** START Supplied records **

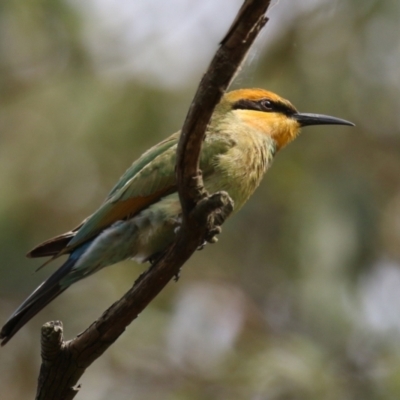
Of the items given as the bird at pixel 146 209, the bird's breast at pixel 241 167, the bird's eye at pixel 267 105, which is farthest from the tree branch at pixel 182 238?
the bird's eye at pixel 267 105

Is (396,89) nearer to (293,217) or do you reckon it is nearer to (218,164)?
(293,217)

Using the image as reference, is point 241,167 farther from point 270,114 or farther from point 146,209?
point 270,114

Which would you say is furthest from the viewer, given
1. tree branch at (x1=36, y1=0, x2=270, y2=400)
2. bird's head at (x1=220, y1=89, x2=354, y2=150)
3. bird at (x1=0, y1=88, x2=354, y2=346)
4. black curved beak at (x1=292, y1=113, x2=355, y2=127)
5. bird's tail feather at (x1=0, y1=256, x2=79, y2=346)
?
black curved beak at (x1=292, y1=113, x2=355, y2=127)

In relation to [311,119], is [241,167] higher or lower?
lower

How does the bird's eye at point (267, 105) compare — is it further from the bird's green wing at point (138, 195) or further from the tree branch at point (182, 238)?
the tree branch at point (182, 238)

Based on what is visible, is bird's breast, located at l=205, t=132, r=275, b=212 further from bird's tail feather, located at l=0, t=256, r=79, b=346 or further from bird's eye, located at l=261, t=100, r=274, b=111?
bird's tail feather, located at l=0, t=256, r=79, b=346

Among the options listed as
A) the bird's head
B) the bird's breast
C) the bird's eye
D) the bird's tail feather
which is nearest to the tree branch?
the bird's tail feather

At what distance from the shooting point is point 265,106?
2977 mm

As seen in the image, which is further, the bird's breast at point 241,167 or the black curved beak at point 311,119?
the black curved beak at point 311,119

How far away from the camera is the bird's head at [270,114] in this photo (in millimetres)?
2873

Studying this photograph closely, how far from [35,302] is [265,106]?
3.78 ft

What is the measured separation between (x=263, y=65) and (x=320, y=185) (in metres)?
0.75

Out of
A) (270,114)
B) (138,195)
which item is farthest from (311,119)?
(138,195)

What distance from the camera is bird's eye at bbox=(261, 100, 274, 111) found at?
9.75 feet
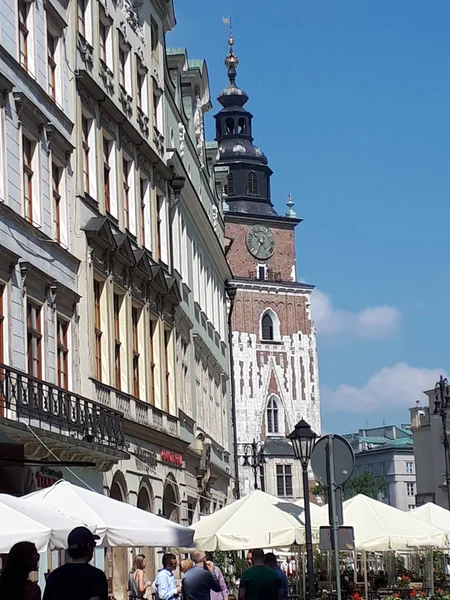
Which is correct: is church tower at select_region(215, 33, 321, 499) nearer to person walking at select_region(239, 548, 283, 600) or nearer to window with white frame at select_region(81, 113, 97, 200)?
window with white frame at select_region(81, 113, 97, 200)

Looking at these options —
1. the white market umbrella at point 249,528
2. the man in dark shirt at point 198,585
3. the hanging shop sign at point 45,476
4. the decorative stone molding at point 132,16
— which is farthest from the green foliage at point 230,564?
the man in dark shirt at point 198,585

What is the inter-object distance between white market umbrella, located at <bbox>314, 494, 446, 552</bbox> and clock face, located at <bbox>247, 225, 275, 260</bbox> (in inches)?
3536

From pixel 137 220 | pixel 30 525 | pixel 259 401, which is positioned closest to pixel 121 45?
pixel 137 220

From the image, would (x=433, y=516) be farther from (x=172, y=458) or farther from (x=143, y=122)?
(x=143, y=122)

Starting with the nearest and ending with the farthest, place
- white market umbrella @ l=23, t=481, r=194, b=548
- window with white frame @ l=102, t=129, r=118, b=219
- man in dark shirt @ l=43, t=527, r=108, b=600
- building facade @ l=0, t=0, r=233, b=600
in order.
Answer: man in dark shirt @ l=43, t=527, r=108, b=600 → white market umbrella @ l=23, t=481, r=194, b=548 → building facade @ l=0, t=0, r=233, b=600 → window with white frame @ l=102, t=129, r=118, b=219

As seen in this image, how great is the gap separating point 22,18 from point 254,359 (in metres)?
89.2

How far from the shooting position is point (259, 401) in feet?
365

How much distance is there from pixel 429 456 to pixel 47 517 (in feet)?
303

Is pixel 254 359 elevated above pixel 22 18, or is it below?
above

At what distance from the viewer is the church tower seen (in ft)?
363

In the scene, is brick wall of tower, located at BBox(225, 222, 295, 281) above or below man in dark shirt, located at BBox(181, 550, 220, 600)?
above

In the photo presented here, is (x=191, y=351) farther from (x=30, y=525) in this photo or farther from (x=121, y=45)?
(x=30, y=525)

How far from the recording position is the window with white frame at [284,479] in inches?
4272

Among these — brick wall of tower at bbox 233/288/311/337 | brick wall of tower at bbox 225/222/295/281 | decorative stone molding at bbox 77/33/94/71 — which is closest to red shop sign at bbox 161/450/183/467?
decorative stone molding at bbox 77/33/94/71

** END Supplied records **

> [What this task involves]:
In the copy, include all records verbatim but no images.

> [Response to the task]:
Of the items given as the bird at pixel 146 209, the bird's breast at pixel 241 167, the bird's eye at pixel 267 105, which is farthest from the tree branch at pixel 182 238?
the bird's eye at pixel 267 105

Is (396,89) nearer to (293,217) or do you reckon it is nearer to (218,164)?
(293,217)

Using the image as reference, is point 241,167 farther from point 270,114 or farther from point 146,209?
point 270,114

Which would you say is furthest from the viewer, given
1. tree branch at (x1=36, y1=0, x2=270, y2=400)
2. bird's head at (x1=220, y1=89, x2=354, y2=150)
3. bird at (x1=0, y1=88, x2=354, y2=346)
4. black curved beak at (x1=292, y1=113, x2=355, y2=127)
5. bird's tail feather at (x1=0, y1=256, x2=79, y2=346)
?
black curved beak at (x1=292, y1=113, x2=355, y2=127)

In relation to [311,119], is [241,167] higher or lower?
lower

How does the bird's eye at point (267, 105) compare — is it further from the bird's green wing at point (138, 195) or further from the tree branch at point (182, 238)?
the tree branch at point (182, 238)

Based on what is visible, is bird's breast, located at l=205, t=132, r=275, b=212 further from bird's tail feather, located at l=0, t=256, r=79, b=346 or further from bird's eye, located at l=261, t=100, r=274, b=111?
bird's tail feather, located at l=0, t=256, r=79, b=346

Among the options listed as
A) the bird's head
B) the bird's breast
C) the bird's eye
D) the bird's tail feather
which is nearest to the tree branch?
the bird's tail feather

At what distance from the shooting point is point 265,106?
2977 mm

As seen in the image, which is further, the bird's breast at point 241,167 or the black curved beak at point 311,119?
the black curved beak at point 311,119

How far away from the camera is the bird's head at [270,114] in this photo (in millimetres)?
2873

Studying this photograph closely, how far from [35,302] is [265,106]?
3.78 ft

What is the measured separation between (x=263, y=65) and (x=320, y=185) (in metres)?
0.75

Out of
A) (270,114)
B) (138,195)
which item is farthest from (311,119)?
(138,195)

What distance from the camera is bird's eye at bbox=(261, 100, 274, 111) found at?
9.75 feet
Which is correct: is church tower at select_region(215, 33, 321, 499) nearer to person walking at select_region(239, 548, 283, 600) or nearer to window with white frame at select_region(81, 113, 97, 200)?
window with white frame at select_region(81, 113, 97, 200)

Looking at these options —
1. the white market umbrella at point 249,528
2. the man in dark shirt at point 198,585
3. the hanging shop sign at point 45,476
4. the decorative stone molding at point 132,16
— which is farthest from the green foliage at point 230,564?
the man in dark shirt at point 198,585

What is the inter-object distance between white market umbrella, located at <bbox>314, 494, 446, 552</bbox> and clock face, located at <bbox>247, 225, 275, 260</bbox> (in inches)?
3536

From pixel 137 220 | pixel 30 525 | pixel 259 401, which is positioned closest to pixel 121 45?
pixel 137 220

From the image, would (x=433, y=516) be farther from (x=172, y=458) or farther from (x=143, y=122)?
(x=143, y=122)

Starting with the nearest and ending with the farthest, place
- white market umbrella @ l=23, t=481, r=194, b=548
- window with white frame @ l=102, t=129, r=118, b=219
- man in dark shirt @ l=43, t=527, r=108, b=600
- building facade @ l=0, t=0, r=233, b=600
in order.
Answer: man in dark shirt @ l=43, t=527, r=108, b=600 → white market umbrella @ l=23, t=481, r=194, b=548 → building facade @ l=0, t=0, r=233, b=600 → window with white frame @ l=102, t=129, r=118, b=219

As seen in this image, how great is the gap separating point 22,18 from point 254,359 (in metres)?
89.2

How far from the shooting position is point (259, 401) in feet?
365

How much distance is there from pixel 429 456 to pixel 47 517 (in feet)?
303

Is pixel 254 359 elevated above pixel 22 18, or is it below?
above

At what distance from the viewer is the church tower seen (in ft)?
363

In the scene, is brick wall of tower, located at BBox(225, 222, 295, 281) above or below man in dark shirt, located at BBox(181, 550, 220, 600)?
above

In the photo presented here, is (x=191, y=351) farther from (x=30, y=525) in this photo or farther from (x=121, y=45)?
(x=30, y=525)

How far from the recording position is the window with white frame at [284,479] in inches?
4272

Among these — brick wall of tower at bbox 233/288/311/337 | brick wall of tower at bbox 225/222/295/281 | decorative stone molding at bbox 77/33/94/71 — which is closest to red shop sign at bbox 161/450/183/467?
decorative stone molding at bbox 77/33/94/71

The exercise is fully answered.